[Tasks]
• A. For the circular-motion problem below, decide whether each statement agrees with it: (i) the moving mass is 2 kg, (ii) the circular path has a radius of 2 m, (iii) the answer given is 100π². Answer each with yes or no and quote the words of the problem that decide it.
• B. Answer these questions using the circular-motion problem, one answer per line, marked (i), (ii), (iii):
(i) How many revolutions per minute does the mass make?
(ii) Which formula for kinetic energy does the explanation start from?
(iii) What does the explanation convert the revolutions per minute into?
• C. Write what comes next in the circular-motion problem, starting after its last line.

[Excerpt provided]
——————————

Question

A mass of 2 kg is moving along a circular path of radius 1 m. If the mass moves with 300 revolutions per minute, its kinetic energy would be

Answer 1

Answer:

The answer is 100π²

Explanation:

• KE = 1/2 mv²
• Here m is given and also r is also given as 1m
• Also, it's given that it makes 300 rev/min, ie, 300/60 rps.
• ∴  For 1rev = 2π rad, for 5 rps, 2π × 5 = 10 rad/s, ie, ω = 10π rad/s
• ∵ v = Rω, v = 1m × 10πrad/s = 10π rad/s²
• ∴ KE = 1/2 × 2kg × (10π rad/s²)²
• ∴ 100 π² rad/s²

Hoped it helped...... :)

——————————

[Given data]
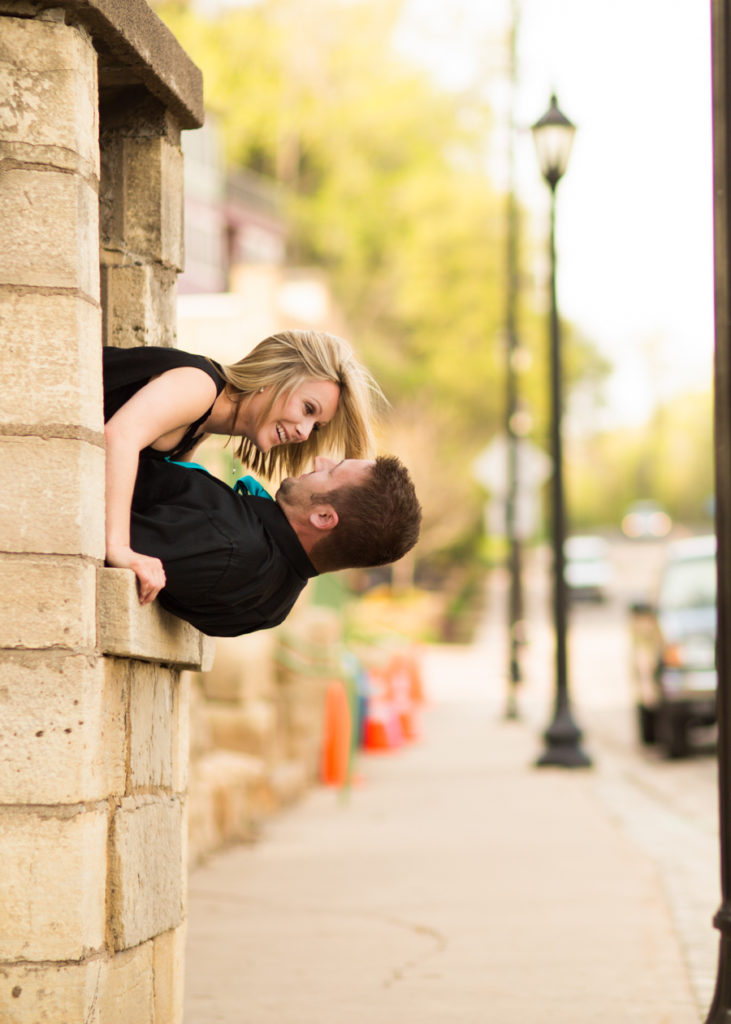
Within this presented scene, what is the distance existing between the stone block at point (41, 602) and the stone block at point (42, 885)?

——————————

[Results by task]
• A.
(i) Yes: "A mass of 2 kg is moving along a circular path"
(ii) No: "a circular path of radius 1 m"
(iii) Yes: "The answer is 100π²"

• B.
(i) 300 revolutions per minute
(ii) KE = 1/2 mv²
(iii) 300/60 rps

• C.
Answer 2

Answer:

The kinetic energy of the mass is 986.96J

Relations to be noted:

                                     ω = 2π * No . of revolutions

                                     v = rω

where v is the velocity, r is the radius of rotation, ω is the angular velocity.

Explanation:

Given the mass of the body = 2 kg

  radius of the circular path = 1 m.

   No. of revolutions = 300 rpm = 5 rps

Now, Angular velocity ω = 2π*5 = 10π rad/s.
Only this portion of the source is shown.